What’s driving the revenue growth?
An estimated 18-20 per cent on-year increase in non-commodity segments, 5-7 per cent growth in commodities coming off a high base, is leading the revenue increase in fiscal 2023. “Operating margin is expected to improve 120-170 basis points in fiscal 2024 aided by three factors — benign commodity prices, the full effect of price hikes taken in fiscal 2023 playing out, and volume growth,” CRISIL
Not only this, government policies too will continue to push industrial capex.
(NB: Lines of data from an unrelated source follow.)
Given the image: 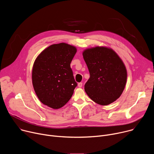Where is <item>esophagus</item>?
<instances>
[{
    "mask_svg": "<svg viewBox=\"0 0 154 154\" xmlns=\"http://www.w3.org/2000/svg\"><path fill=\"white\" fill-rule=\"evenodd\" d=\"M78 86H79V88H81V87L82 86V83H81V82H80V83H78Z\"/></svg>",
    "mask_w": 154,
    "mask_h": 154,
    "instance_id": "obj_1",
    "label": "esophagus"
}]
</instances>
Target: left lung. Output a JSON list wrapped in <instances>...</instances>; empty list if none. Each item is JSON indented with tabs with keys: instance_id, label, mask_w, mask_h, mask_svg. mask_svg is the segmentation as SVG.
Wrapping results in <instances>:
<instances>
[{
	"instance_id": "left-lung-1",
	"label": "left lung",
	"mask_w": 154,
	"mask_h": 154,
	"mask_svg": "<svg viewBox=\"0 0 154 154\" xmlns=\"http://www.w3.org/2000/svg\"><path fill=\"white\" fill-rule=\"evenodd\" d=\"M83 59L90 77L85 85L89 97L100 105H107L122 94L127 82L125 66L112 48L96 46L85 49Z\"/></svg>"
}]
</instances>
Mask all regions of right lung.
Masks as SVG:
<instances>
[{
	"instance_id": "right-lung-1",
	"label": "right lung",
	"mask_w": 154,
	"mask_h": 154,
	"mask_svg": "<svg viewBox=\"0 0 154 154\" xmlns=\"http://www.w3.org/2000/svg\"><path fill=\"white\" fill-rule=\"evenodd\" d=\"M76 52V47L60 42L44 49L35 59L32 84L38 98L44 105L58 109L72 97L77 84L70 64Z\"/></svg>"
}]
</instances>
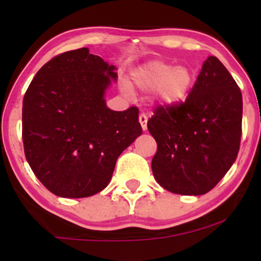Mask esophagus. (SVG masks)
<instances>
[{"label": "esophagus", "instance_id": "obj_1", "mask_svg": "<svg viewBox=\"0 0 261 261\" xmlns=\"http://www.w3.org/2000/svg\"><path fill=\"white\" fill-rule=\"evenodd\" d=\"M139 121L141 124V127H142V130L145 131L146 128H147V115H146L145 113H141L139 116Z\"/></svg>", "mask_w": 261, "mask_h": 261}]
</instances>
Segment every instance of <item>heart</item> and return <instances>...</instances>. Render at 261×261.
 Masks as SVG:
<instances>
[{"label":"heart","mask_w":261,"mask_h":261,"mask_svg":"<svg viewBox=\"0 0 261 261\" xmlns=\"http://www.w3.org/2000/svg\"><path fill=\"white\" fill-rule=\"evenodd\" d=\"M133 82L142 91H154L158 103L173 106L187 97L195 82V73L188 66L173 67L163 61H151L134 71Z\"/></svg>","instance_id":"b5f03b06"}]
</instances>
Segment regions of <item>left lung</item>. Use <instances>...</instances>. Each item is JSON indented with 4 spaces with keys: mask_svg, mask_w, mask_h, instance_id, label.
I'll return each mask as SVG.
<instances>
[{
    "mask_svg": "<svg viewBox=\"0 0 261 261\" xmlns=\"http://www.w3.org/2000/svg\"><path fill=\"white\" fill-rule=\"evenodd\" d=\"M242 92L216 56H208L187 99L154 109L149 134L157 142L154 179L166 190L202 195L228 172L242 136Z\"/></svg>",
    "mask_w": 261,
    "mask_h": 261,
    "instance_id": "left-lung-1",
    "label": "left lung"
}]
</instances>
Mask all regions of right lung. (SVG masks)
<instances>
[{
    "mask_svg": "<svg viewBox=\"0 0 261 261\" xmlns=\"http://www.w3.org/2000/svg\"><path fill=\"white\" fill-rule=\"evenodd\" d=\"M115 67L88 47L47 61L23 98L22 137L29 166L61 197H87L109 184L116 160L142 134L139 109L107 108Z\"/></svg>",
    "mask_w": 261,
    "mask_h": 261,
    "instance_id": "add662e5",
    "label": "right lung"
}]
</instances>
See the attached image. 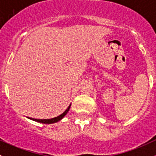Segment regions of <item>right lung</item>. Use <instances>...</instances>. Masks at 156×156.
Returning <instances> with one entry per match:
<instances>
[{
  "label": "right lung",
  "instance_id": "obj_1",
  "mask_svg": "<svg viewBox=\"0 0 156 156\" xmlns=\"http://www.w3.org/2000/svg\"><path fill=\"white\" fill-rule=\"evenodd\" d=\"M70 107H71V105H70L68 107V109H66L65 111L64 112V113H62V114H61L60 116H57V117H54V118H52V119H42V120H40V119H34V118H29L31 119V120H34V121H36V122H39V123H46V124H50V123H56V122H58L59 120H61V119L64 117V116H65L67 113H68V112L69 111V109Z\"/></svg>",
  "mask_w": 156,
  "mask_h": 156
}]
</instances>
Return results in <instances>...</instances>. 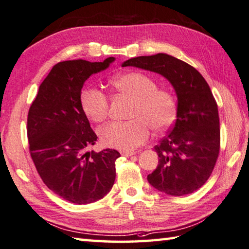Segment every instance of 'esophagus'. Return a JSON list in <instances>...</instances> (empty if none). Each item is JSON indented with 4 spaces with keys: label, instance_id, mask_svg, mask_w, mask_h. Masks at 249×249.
Segmentation results:
<instances>
[{
    "label": "esophagus",
    "instance_id": "34e87169",
    "mask_svg": "<svg viewBox=\"0 0 249 249\" xmlns=\"http://www.w3.org/2000/svg\"><path fill=\"white\" fill-rule=\"evenodd\" d=\"M136 154V152H129V151H121V155L125 156V158H129V156H132Z\"/></svg>",
    "mask_w": 249,
    "mask_h": 249
}]
</instances>
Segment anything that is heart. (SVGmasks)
<instances>
[{
    "label": "heart",
    "mask_w": 249,
    "mask_h": 249,
    "mask_svg": "<svg viewBox=\"0 0 249 249\" xmlns=\"http://www.w3.org/2000/svg\"><path fill=\"white\" fill-rule=\"evenodd\" d=\"M118 93L132 99L128 121H115L99 129V139L107 147L134 150L147 141L151 127L156 132L165 131L175 122L178 112L177 97L167 87H158L153 77L141 72L121 74L111 81ZM82 108L95 122H103L109 115L110 103L102 90L83 91Z\"/></svg>",
    "instance_id": "1"
}]
</instances>
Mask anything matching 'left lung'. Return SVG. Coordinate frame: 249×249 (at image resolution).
<instances>
[{"label":"left lung","instance_id":"8db88e82","mask_svg":"<svg viewBox=\"0 0 249 249\" xmlns=\"http://www.w3.org/2000/svg\"><path fill=\"white\" fill-rule=\"evenodd\" d=\"M122 67H137L162 74L178 98L177 119L169 133L154 146L159 165L147 176L164 194L186 196L206 184L220 154V118L215 98L197 70L165 53L137 56Z\"/></svg>","mask_w":249,"mask_h":249}]
</instances>
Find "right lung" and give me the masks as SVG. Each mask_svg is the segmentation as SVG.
Instances as JSON below:
<instances>
[{
  "label": "right lung",
  "mask_w": 249,
  "mask_h": 249,
  "mask_svg": "<svg viewBox=\"0 0 249 249\" xmlns=\"http://www.w3.org/2000/svg\"><path fill=\"white\" fill-rule=\"evenodd\" d=\"M103 62L70 60L56 63L39 86L27 118L29 152L48 188L64 200L87 204L105 197L116 179L119 152H86L97 136L81 104L82 87L91 74L107 69Z\"/></svg>",
  "instance_id": "add662e5"
}]
</instances>
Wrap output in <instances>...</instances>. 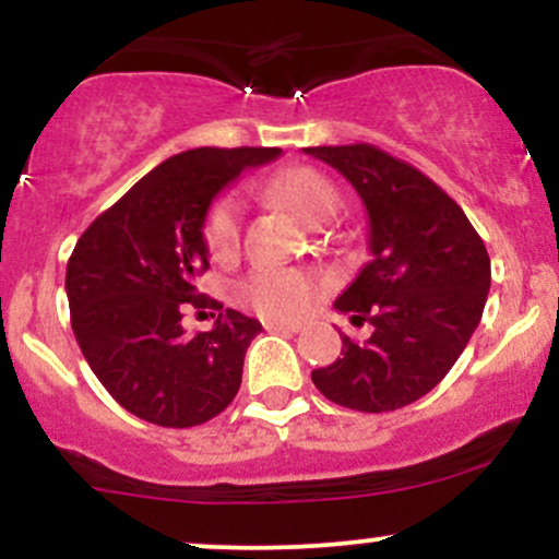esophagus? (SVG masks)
Masks as SVG:
<instances>
[{
	"instance_id": "34e87169",
	"label": "esophagus",
	"mask_w": 559,
	"mask_h": 559,
	"mask_svg": "<svg viewBox=\"0 0 559 559\" xmlns=\"http://www.w3.org/2000/svg\"><path fill=\"white\" fill-rule=\"evenodd\" d=\"M265 329L267 331H278V333H297L301 329V323H284V320H267Z\"/></svg>"
}]
</instances>
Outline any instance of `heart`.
I'll return each instance as SVG.
<instances>
[{"mask_svg":"<svg viewBox=\"0 0 559 559\" xmlns=\"http://www.w3.org/2000/svg\"><path fill=\"white\" fill-rule=\"evenodd\" d=\"M273 197L292 215L307 226L331 221L338 210L336 189L312 168H294L281 173L271 186ZM241 236V202L236 194L221 197L210 207L204 221V241L215 260H228L239 249ZM239 297L243 305L254 307L260 316L275 320H294L310 310L316 299V281L299 271H275L260 267L241 281Z\"/></svg>","mask_w":559,"mask_h":559,"instance_id":"obj_1","label":"heart"}]
</instances>
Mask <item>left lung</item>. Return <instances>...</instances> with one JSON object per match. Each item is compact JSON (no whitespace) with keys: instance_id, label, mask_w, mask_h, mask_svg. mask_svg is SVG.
Listing matches in <instances>:
<instances>
[{"instance_id":"left-lung-1","label":"left lung","mask_w":559,"mask_h":559,"mask_svg":"<svg viewBox=\"0 0 559 559\" xmlns=\"http://www.w3.org/2000/svg\"><path fill=\"white\" fill-rule=\"evenodd\" d=\"M336 168L368 213L373 260L333 301L365 342L342 333V357L312 370L325 400L389 413L426 396L449 373L484 316L491 260L463 207L418 168L370 144L310 146Z\"/></svg>"}]
</instances>
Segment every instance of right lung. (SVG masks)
Masks as SVG:
<instances>
[{"mask_svg": "<svg viewBox=\"0 0 559 559\" xmlns=\"http://www.w3.org/2000/svg\"><path fill=\"white\" fill-rule=\"evenodd\" d=\"M281 155L265 146H199L165 159L83 230L68 260L70 325L112 400L165 428L207 423L234 402L260 320L217 312L213 331L186 336V305L210 267L204 221L241 170Z\"/></svg>", "mask_w": 559, "mask_h": 559, "instance_id": "right-lung-1", "label": "right lung"}]
</instances>
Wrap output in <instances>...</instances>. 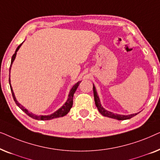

Infrastructure spending will drive 12-16 per cent growth in overall capex in the next fiscal and this will facilitate the initial target of achieving nearly 75 per cent under the National Infrastructure Pipeline by fiscal 2025. Almost half of this incremental capex is being driven by the PLI scheme and new-age sectors, said CRISIL. With the PLI scheme supporting demand, merchandise exports are expected to grow 2-4 per cent in fiscal 2024 after an estimated increase of 507 per cent in fiscal 2023.
Also, capital utilisation across sectors will top decadal averages despite modest growth in the domestic and export markets. However, many sectors still are showing below-peak utilisation. “Overall industrial capex is seen rising to nearly Rs 5.7 lakh crore on average between fiscals 2023 and 2027, compared with Rs 3.7 lakh crore in the past five fiscals,” said Suresh Krishnamurthy, Senior Director, CRISIL MI&A.
Further, consumption too will increase but towards premium products. “As for domestic demand impetus, growth in urban incomes and government employee payouts should once again outperform rural incomes in fiscal 2024. This would continue to skew consumption towards premium products and stoke the two-speed recovery underway,” said Hetal Gandhi, Director – Research, CRISIL MI&A.